Causes of Placenta Previa
Some factors trigger Placenta
Previa is:
1). Abnormal uterine shape
2). Number of previous
pregnancies enough
3). Smoke
4). Pregnancy in older age
5). Never do kurtase or
cesarean surgery that will leave marks on the side or top of the wall of the
uterus so that the placenta could not stick in place.
Symptoms Placenta Previa
Symptoms of placenta previa
is bleeding at the end of the second trimester or early third trimester. But,
there is also no bleeding until close to delivery. The amount of blood ejected
varied, ranging from blood to blood droplets such as during menstruation.

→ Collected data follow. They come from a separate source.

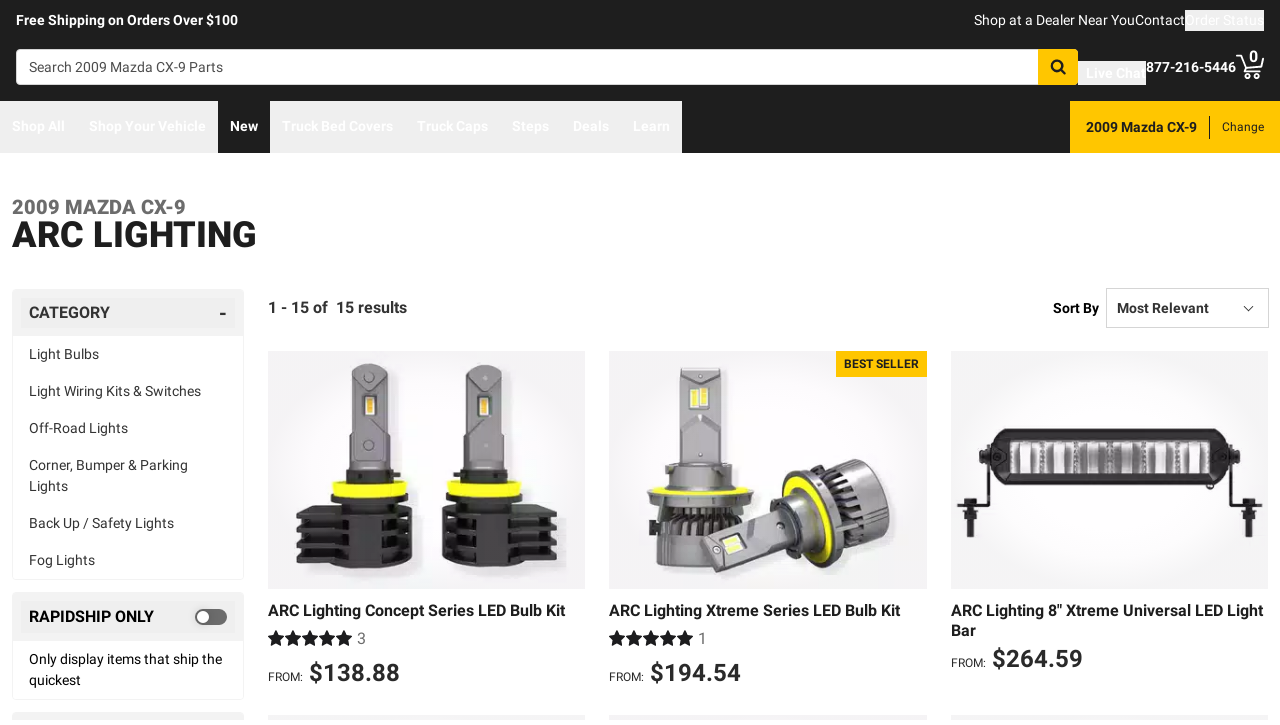

--- FILE ---
content_type: text/javascript
request_url: https://realtruck.com/_nuxt/Accordion-Zlw3ZXFs.js
body_size: 913
content:
import{d as w,u as A,aq as B,e as t,d7 as N,aI as S,f as u,o as d,g,k as j,i as P,F as p,r as y,ar as k,j as r,q as E,t as q,as as I,d8 as D,w as F,b6 as O,b7 as V,c6 as z}from"./entry-DPV_GGKp.js";const H=w({__name:"Accordion",props:{data:{}},setup(n){const{$storyblok:c,$device:v}=A(),s=B(!1),C=t(()=>{if(a.value)return N(n.data.backgroundColor)}),h=t(()=>a.value?{click:m,keyup:e=>{e.key==="Enter"&&m()}}:{}),x=t(()=>{if(a.value)return{id:b.value,role:"button",tabindex:0,"aria-expanded":i.value,"aria-controls":f.value}}),$=t(()=>{if(a.value)return{id:f.value,role:"region","aria-labelledby":b.value}}),a=t(()=>{const[e,l,o]=c.handleInheritedBool(n.data.mobileIsEnabled,n.data.tabletIsEnabled,n.data.desktopIsEnabled);return v.value.isMobile?e:v.value.isSmall?l:o});a.value||(s.value=!0),S(a,(e,l)=>{if(e!==l){if(e){s.value=!1;return}s.value=!0}});const b=t(()=>`accordion_button_${n.data._uid}`),f=t(()=>`accordion_region_${n.data._uid}`),i=t(()=>c.isEditing.value||s.value);function m(){!a.value||c.isEditing.value||(s.value=!s.value)}return(e,l)=>(d(),u("div",{class:E(r(C))},[g("div",I({class:"py-2 px-4 flex justify-between items-center"},r(x),D(r(h),!0)),[(d(!0),u(p,null,y(e.data.header,o=>k(e.$slots,"default",{data:o})),256)),r(a)?(d(),u("span",{key:0,class:E(["ml-2",r(i)?"text-lg":"text-xl"])},q(r(i)?"–":"+"),3)):P("",!0)],16),j(z,{"enter-active-class":"transition-opacity ease-out duration-200","enter-from-class":"opacity-0","leave-active-class":"transition-opacity ease-in duration-200","leave-to-class":"opacity-0"},{default:F(()=>[O(g("div",I({class:"py-2 px-4"},r($)),[(d(!0),u(p,null,y(e.data.body,o=>k(e.$slots,"default",{data:o})),256))],16),[[V,r(i)]])]),_:3})],2))}}),M=Object.assign(H,{__name:"CmsWidgetAccordion"});export{M as default};
//# sourceMappingURL=Accordion-Zlw3ZXFs.js.map


--- FILE ---
content_type: image/svg+xml
request_url: https://realtruck.com/f/148322/150x150/8331241179/instagram-white.svg
body_size: 745
content:
<?xml version="1.0" encoding="UTF-8"?>
<svg id="Layer_2" data-name="Layer 2" xmlns="http://www.w3.org/2000/svg" viewBox="0 0 53.24 53.28">
  <defs>
    <style>
      .cls-1 {
        fill: #fff;
      }
    </style>
  </defs>
  <g id="Layer_1-2" data-name="Layer 1">
    <g>
      <path class="cls-1" d="M17,.18c6.06-.23,12.92-.24,18.98-.03,6.15.21,11.57,1.61,14.78,7.26,2.4,4.23,2.16,8.07,2.25,12.74.11,6.04.55,13.4-.18,19.33-1.14,9.27-7.21,13.13-16.07,13.56-6.26.3-13.41.3-19.7.09-6.01-.2-11.59-1.71-14.7-7.27C-.1,41.46.2,37.12.12,32.26c-.09-5.18-.21-10.51,0-15.68C.54,5.57,6.19.59,17,.18ZM17.88,4.88c-6.76.24-11.68,1.71-12.7,9.18-.8,5.85-.6,13.36-.45,19.34.17,6.8.73,13.36,8.77,14.58,1.44.22,3.23.39,4.69.45,5.57.23,11.95.14,17.52-.09,3.36-.14,6.28-.32,9.02-2.49,3.44-2.73,3.42-7.38,3.58-11.41.2-5.13.26-10.72.09-15.86-.14-4.27-.55-9.2-4.46-11.75-2.66-1.73-6.2-1.76-9.28-1.88-5.43-.21-11.35-.26-16.79-.07Z"/>
      <path class="cls-1" d="M25.02,13.08c8.94-.7,15.98,6.17,15.01,15.18-1.29,11.97-16.65,16.31-24.23,6.97-6.71-8.27-1.45-21.32,9.22-22.15ZM25.28,17.78c-6.11.59-9.72,7.86-6.68,13.16,2.72,4.74,9.38,6.07,13.58,2.46,6.8-5.85,2.1-16.48-6.9-15.62Z"/>
      <path class="cls-1" d="M40.1,9.24c3.24-.5,5.3,3.49,2.54,5.68-2.83,2.25-6.71-1.48-4.47-4.39.43-.56,1.22-1.18,1.93-1.29Z"/>
    </g>
  </g>
</svg>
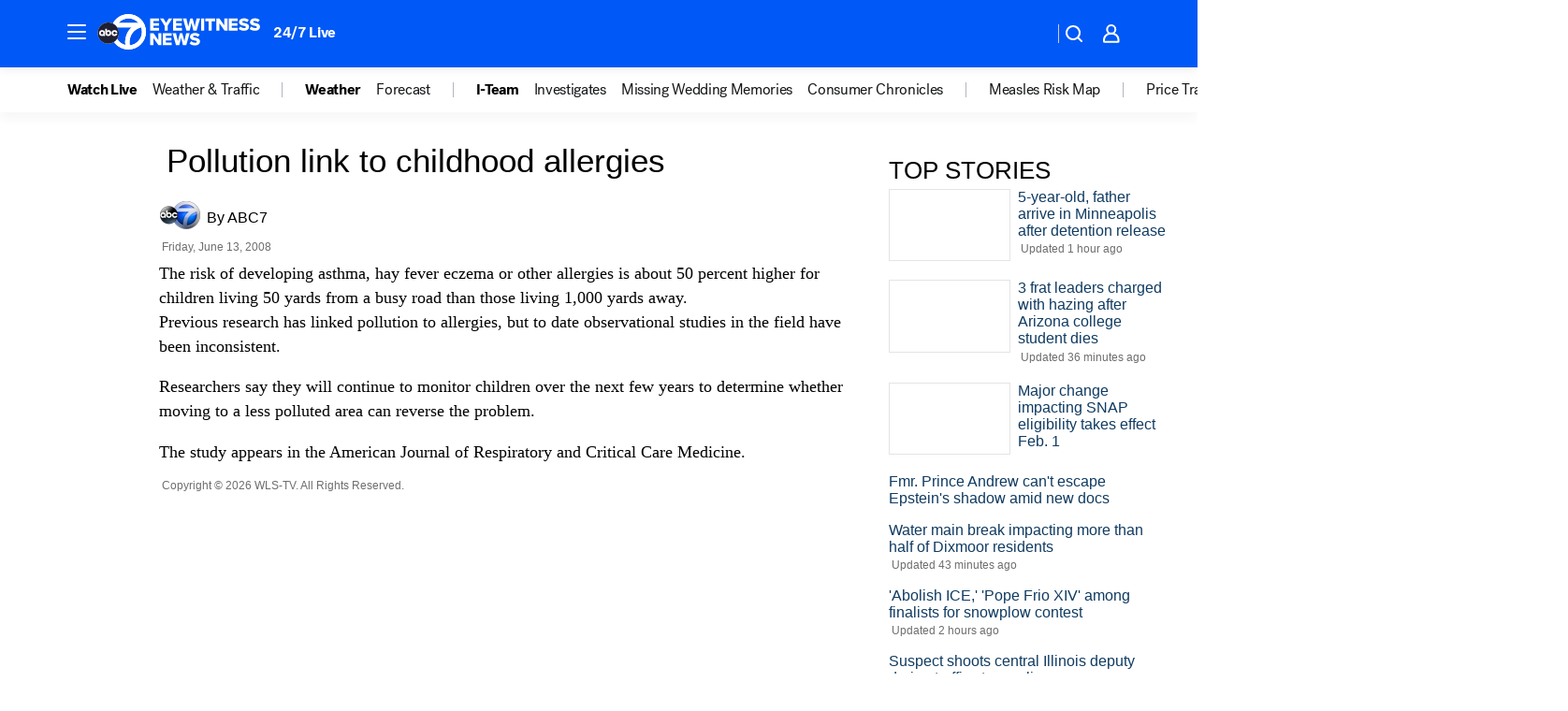

--- FILE ---
content_type: application/javascript
request_url: https://prod.gatekeeper.us-abc.symphony.edgedatg.go.com/vp2/ws/utils/2021/geo/video/geolocation/206/001/gt/-1.jsonp
body_size: 1075
content:
{"ver":"2021","device":"001","brand":"206","xmlns":"https://abc.go.com/vp2/ws/xmlns","user":{"allowed":true,"ip":"52.15.210.59","proxy":"hosting","bandwidth":"broadband","zipcode":"43230","city":"columbus","state":"oh","country":"usa","isp":"amazon technologies inc.","distributionChannel":"2","org":"amazon technologies inc.","useragent":"Mozilla/5.0 (Macintosh; Intel Mac OS X 10_15_7) AppleWebKit/537.36 (KHTML, like Gecko) Chrome/131.0.0.0 Safari/537.36; ClaudeBot/1.0; +claudebot@anthropic.com)","time":"Sun, 1 Feb 2026 15:04:58 -0500","xff":{"ip":"52.15.210.59, 18.68.21.104, 172.18.15.76"},"id":"019000BF-BA5F-4D2D-90C8-DA15562F3A9B"},"affiliates":{"affiliate":[{"name":"WSYX","logo":"https://cdn1.edgedatg.com/aws/v2/abc/Live/video/13877091/1ba6f58005365daed202fccf8ab4df07/284x160-Q75_1ba6f58005365daed202fccf8ab4df07.png","dma":"COLUMBUS, OH","rank":"34","id":"WSYX","event":{"url":{"callback":"event_flat_file","value":"https://liveeventsfeed.abc.go.com/wsyx.json"},"refresh":{"unit":"second","value":"300"}}}],"count":1},"server":{"time":"Sun, 1 Feb 2026 20:04:58 +0000"}}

Handling of Placenta Previa
To check the exact position
and depth of the attachment of the placenta, the usual obstetrician menggunalan
ultrasonography (USG) which can show the situation in the womb. Knowing this
will help doctors to predict how much bleeding can occur so that they can look
for the best solution.
If there is bleeding, then
the doctor will see whether the baby should be born or bleeding can still be
overcome. As much as possible, if bleeding occurs when the uterus has not aged
36 weeks, efforts will be made to address the bleeding so the pregnancy can
continue until the fetus is old enough to be born, more or less until the
content was 36 weeks.
Pregnant women with placenta
previa do not allow for a normal delivery because it would lead to severe
bleeding. Has been known a mother Placenta Previa, then to prevent the
occurrence of bleeding, namely:
1). Reducing physical
activity
Strenuous physical activity
can trigger contractions.
2). Bed rest
If you've experienced
bleeding repeatedly and in large quantities, it is suggested that the total bed
rest to prevent contractions and bleeding more.
3). Pelvic rest
Ie do not do things that could
potentially menyebabkna vaginal bleeding. For example, do not have sex, clean
the vagina using a liquid or a specific tool, using the pads vagina.
In the case of placenta
previa who have severe, sufferers should stay in the hospital so that the
doctor is easy to control. Handling will be done the doctor is giving
medications to prevent contraction and medicine to accelerate fetal lung
maturation for the possibility if the fetus must be born.
Because it may not be until
the contractions, then immediately contact your doctor if you feel the
contraction of the abdomen (stomach feels very loud) or out bloodstains.
Because it is the early signs of dangerous contractions. Immediately call your
doctor and to the hospital in order to receive appropriate treatment.